I’m heading over this weekend, will let you know


----------



## Decoy Hound (Apr 21, 2018)

Fishing is still a little slow compared to the last couple years. Did manage to go 6/10.


----------



## Cat Power (Jan 6, 2013)

Sea Dek is awesome


----------



## BigEyeHunter (Nov 26, 2003)

Fishing was solid. We landed over thirty fish in two days. No giants but a couple over twenty. 

Best depth was 185-210. Fishing 50-70 feet down. Flies ruled! We could not get meat or spoons to fire.


----------



## BigEyeHunter (Nov 26, 2003)




----------



## HookedUp (Dec 31, 2010)

2 open spots still available


----------



## michsportsman35 (Mar 19, 2009)

Anybody in point breeze area wanna fish in the next couple days I'm fishing solo..lmk...


----------



## Decoy Hound (Apr 21, 2018)

Fishing’s been great!!


----------



## BigEyeHunter (Nov 26, 2003)

Heading back next weekend sat-Mon. Anybody going let me know. We will again be staying at golden hill


----------



## gatorman841 (Mar 4, 2010)

BigEyeHunter said:


> Heading back next weekend sat-Mon. Anybody going let me know. We will again be staying at golden hill


It was mainly a steel bite for us this evening , did get a cpl Kings biggest around 15#s I’d guess. 5 color and 10 color took most of our hits, cpl misses on the dipseys and 1 king. Nothing on riggers. Found marks like crazy right at dark , hope they there in the Am for me and michsportsman. I know one thing I will be planning lots of future trips here, we hit a nice double right before dark a fat king and a nice steelie. Not sure if this is for New York residents only but seen this at Walmart here in town.


----------



## cuda man (Mar 6, 2008)

gatorman841 said:


> It was mainly a steel bite for us this evening , did get a cpl Kings biggest around 15#s I’d guess. 5 color and 10 color took most of our hits, cpl misses on the dipseys and 1 king.
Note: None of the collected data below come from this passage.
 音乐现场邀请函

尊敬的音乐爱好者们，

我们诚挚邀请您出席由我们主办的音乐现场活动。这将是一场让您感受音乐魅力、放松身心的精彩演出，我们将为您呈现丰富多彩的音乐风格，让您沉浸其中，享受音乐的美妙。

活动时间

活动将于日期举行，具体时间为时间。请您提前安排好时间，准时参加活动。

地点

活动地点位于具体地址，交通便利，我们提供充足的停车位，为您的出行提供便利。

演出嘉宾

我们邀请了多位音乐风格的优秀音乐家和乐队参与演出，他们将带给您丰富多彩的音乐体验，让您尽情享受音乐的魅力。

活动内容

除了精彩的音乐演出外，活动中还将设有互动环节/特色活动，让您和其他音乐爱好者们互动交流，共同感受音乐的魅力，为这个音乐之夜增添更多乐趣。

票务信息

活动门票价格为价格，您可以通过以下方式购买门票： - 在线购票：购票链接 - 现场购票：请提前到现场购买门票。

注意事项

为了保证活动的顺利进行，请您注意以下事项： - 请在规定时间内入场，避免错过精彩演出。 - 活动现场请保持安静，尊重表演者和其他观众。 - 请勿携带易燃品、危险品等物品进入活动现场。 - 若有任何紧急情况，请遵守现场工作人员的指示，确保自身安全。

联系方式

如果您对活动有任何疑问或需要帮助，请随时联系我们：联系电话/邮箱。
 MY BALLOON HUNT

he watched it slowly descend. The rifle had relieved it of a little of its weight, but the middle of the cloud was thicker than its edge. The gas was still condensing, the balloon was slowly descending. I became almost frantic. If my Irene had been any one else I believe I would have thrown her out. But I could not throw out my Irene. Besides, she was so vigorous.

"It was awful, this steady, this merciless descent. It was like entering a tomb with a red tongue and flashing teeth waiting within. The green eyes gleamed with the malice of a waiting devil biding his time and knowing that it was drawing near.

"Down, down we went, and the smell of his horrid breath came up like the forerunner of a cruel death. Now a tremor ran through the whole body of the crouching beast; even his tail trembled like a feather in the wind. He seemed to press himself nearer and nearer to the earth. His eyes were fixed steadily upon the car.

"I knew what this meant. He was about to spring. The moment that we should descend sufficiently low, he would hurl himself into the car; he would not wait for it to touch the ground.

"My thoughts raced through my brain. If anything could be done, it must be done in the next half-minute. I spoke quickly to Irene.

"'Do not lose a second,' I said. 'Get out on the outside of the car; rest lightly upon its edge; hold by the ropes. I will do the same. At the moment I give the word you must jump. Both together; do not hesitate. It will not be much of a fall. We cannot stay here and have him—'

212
Nothing on riggers. Found marks like crazy right at dark , hope they there in the Am for me and michsportsman. I know one thing I will be planning lots of future trips here, we hit a nice double right before dark a fat king and a nice steelie. Not sure if this is for New York residents only but seen this at Walmart here in town.
> View attachment 420083


Been going over there the last 3 years and never been disappointed, have a trip planned for this coming weekend but it ain’t looking good, nothing like a big king ripping line. You guys running any meat , heard the meat bite is taken over right now?


----------



## michsportsman35 (Mar 19, 2009)

I'm heading back 16-23th going to be fishing solo some of those days so if anybody wants to fish out of point breeze let me know


----------